Congressman Runs the Ball Back from Sidelines

September 25, 2009
WASHINGTON, DC–Referencing the venerable presidential speechwriter and Washington Post columnist Michael Gerson, Congressman Frank Wolf of Virginia berated the Obama Administration for neglecting human rights concerns on Wednesday morning (September 23, 2009). His dynamic speech preceded President Obama’s Speech to the UN that evening, in which the President pledged US commitment to siding with “those who stand up for freedom.” Read the Congressman’s remarks below:
Extensions of Remarks
HON. FRANK R. WOLF of Virginia
Wednesday, September 23, 2009
Administration Once Again Sidelines Human Rights
Mr. WOLF.  Madam Speaker, I again rise to express my deep disappointment with the Obama administration’s sidelining of human rights in U.S. foreign policy.
I submit for the Record an op-ed from today’s Washington Post aptly titled “A Cold Shoulder to Liberty.”  Columnist Michael Gerson writes of the administration’s snub of the Dalai Lama on his upcoming visit to the nation’s capital. 
Two years ago, the Dalai Lama received the Congressional Gold Medal in the rotunda of the U.S. Capitol.  President Bush personally presented it to him.  I was there for the occasion where this man of peace and dignity was honored for his life’s work in promoting basic rights for his people.
Next month, the Dalai Lama will again visit Washington, but this time he will be denied a visit with President Obama lest it ruffle feathers in Beijing in the lead up to the president’s visit there in November.
I am reminded of another administration which declined to meet with a dissident for fear of souring an upcoming meeting.  It was 1975, and Aleksandr Solzhenitsyn was set to visit Washington.  Henry Kissinger led the charge in refusing him a meeting with President Ford, who was worried about upsetting Soviet leader Brezhnev prior to the upcoming summit. 
Contrast this approach with President Reagan’s 1988 speech in defense of religious liberty at the ancient Danilov Monastery in Russia.  In his remarks he had the courage to invoke a quote by Solzhenitsyn about the faith of the people of Russia.  In so doing, he respectfully made the point that religious freedom is central to who we are as Americans, and as such our leaders will not be silenced on this score for fear of offending oppressive governments. I believe that history shows this administration could learn from that approach. 

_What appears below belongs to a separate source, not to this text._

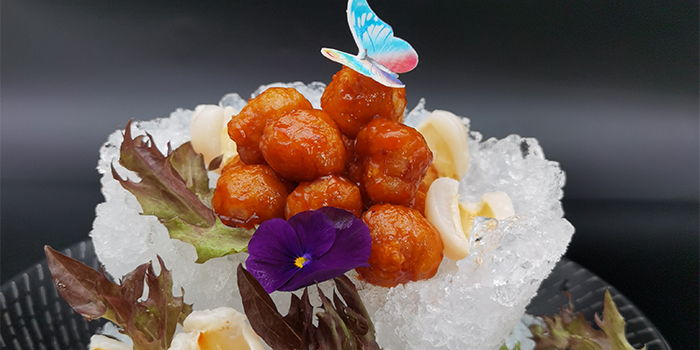 Iced Sweet Sour Pork from House of Seafood (Clarke Quay) in Clarke Quay, Singapore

Sadly, the White House’s treatment of the Dalai Lama is not an isolated incident.  Gerson notes, “…rebuffing the Dalai Lama is part of a pattern.  Secretary of State Hillary Clinton has argued that pressing China on human rights ‘can’t interfere with the global economic crisis, the global climate change crisis and the security crisis…’” But this begs the question, what of the human rights crisis in China? 
Just yesterday, the Associated Press reported that “China has closed Tibet to foreign tourists and deployed soldiers armed with machine guns in the streets of Beijing — part of a raft of stringent security measures ahead of the 60th anniversary of communist rule. Even kite-flying has been banned in the capital.” This is the government we are trying to curry favor with?  I’d prefer to find common cause and solidarity with the people of Tibet, with the persecuted house church and Catholic bishops, with the repressed Falun Gong. The administration’s approach in China has been mirrored elsewhere at the expense of oppressed people the world over.

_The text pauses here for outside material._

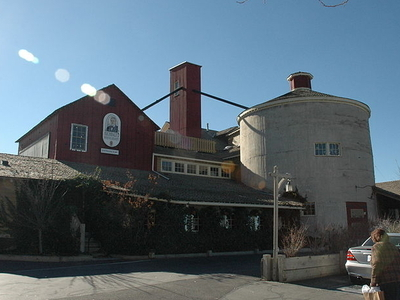 The Historic Gardner Mill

Gerson continues, “Overtures to repressive governments in Iran, Cuba, North Korea, Venezuela, Syria and Egypt have generally ignored the struggles of dissidents and prisoners in those nations.  So far, the Obama era is hardly a high point of human rights solidarity.”
It seems we could also add Burma to that list.  Today’s Post reports that “For the first time in nine years, the United States allowed Burma’s foreign minister to come to Washington, a sign of softening U.S. policy toward the military junta that has run that Asian nation for nearly five decades.” The Post notes, “Under the 2003 Burmese Freedom and Democracy Act, the White House needs to approve a waiver to allow Burmese officials who are attending the U.N. General Assembly to travel more than 25 miles outside of New York.” On the reported eve of the administration’s much anticipated release of a Burma policy review, the waiving of this sanction for a major general in the Burmese Army, to essentially sight-see in Washington, sends the wrong message. 
Earlier this week, the Post featured an article with the headline, “U.S. Faces Doubts About Leadership on Human Rights,” which reported, “as the U.N. General Assembly gets underway this week, human rights activists and political analysts say the new approach has undercut U.S. leadership on human rights issues.” I submit for the Record the entire article, which offers a grim but accurate assessment of this failed approach.
Martin Luther King Jr. famously said, “In the end, we will remember not the words of our enemies, but the silence of our friends.” Are we not friends of the persecuted Coptic Christian in Egypt? Are we not friends of the North Koreans enslaved in the gulag?  Are we not friends of the repressed Cuban or Iranian democracy activist?
The answer to all of these questions is a resounding yes, which makes this administration’s deliberate sidelining of human rights that much more devastating.    
View the referenced article by Michael Gerson for The Washington Post: http://www.washingtonpost.com/wp-dyn/content/article/2009/09/22/AR2009092203006.html
ChinaAid recognizes the complexity of political activism, and calls on the international community to continue raising awareness of human rights concerns. Governments will only change their course of actions if the hearts and will of a people change.Please continue praying for your nation’s leaders, and for the persecuted defenders of religious freedom around the world.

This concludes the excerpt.